Thursday, February 13, 2014

Star and Snowflake schemas


Selecting a particular type of dimensional model approach is a difficult art. Most of us will run into this common dilemma : star schema or snow-flake? Which one to choose, when and why? In this post I will try to decompose the basic difference between star schemas and snow-flake. Then we will also see the scenarios when snowflake schema is preferred over a star schema.

To understand the concept well let me introduce the following OLTP tables and then create both star and snowflake schemas from these OLTP tables.

OLTP tables:

Product (ProductID, ProductName, PricePerUnit_$, CategoryCode, CategoryName, CategoryDesc)

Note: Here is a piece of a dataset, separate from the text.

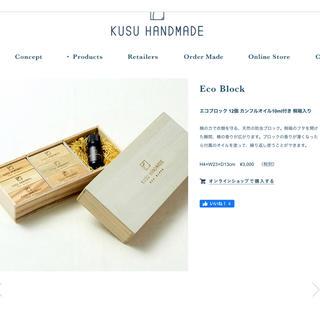 イデー(IDEE)のKUSU HANDMADE 防虫ブロック 檜 ヒノキ オシャレ クローゼット(日用品/生活雑貨)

Note that this Product table has redundancy because a Category of products can have multiple Products in it and hence this table is not normalized to 3NF.


Store (StoreID, StoreName, LocationID, LocationName, StateCode, State) 

Again notice that even this table is not normalized to 3NF and has the following functional dependency: State -> Location, Store.
  
Sale (TransactionID, ProductID, StoreID, Quality, Amount, SaleDate)

This table is a transactional table which records the point of sales data that happen in each store.


Star schema model

So if we decide to build a star-schema, then we wouldn't choose to normalize the Product and Store tables and hence end up joining the above tables the way shown below to achieve a dimensional model. For the sake of simplicity no other dimension tables, including Date or Time dimension, have been introduced in this case.

Star schema tables:

In this case the OLTP tables have not changed much in structure at all apart from getting surrogate primary keys, of which we are in full control.

D_Product (ProductID, ProductName, PricePerUnit_$, CategoryCode, CategoryName, CategoryDesc)


D_Store (StoreID, StoreName, LocationID, LocationName, StateCode, State)


F_Transaction (TransactionID, ProductID, StoreID, Quality, Amount, SaleDate)



Snowflake model

To do a snowflake dimensional model, we will have to normalize the Product and Store tables and create multiple 3NF dimensional tables while retaining foreign keys to the separated dimensional tables in the dimensional table having most granular data. For example, foreign key to D_Location remains in the D_Store table since D_Store is at the lowest level of granularity. The snowflake model shown below clearly shows the increase in dimensional tables and relationships in the model.


Snowflake schema tables

D_Product (ProductID, ProductName, PricePerUnit_$, CategoryCode)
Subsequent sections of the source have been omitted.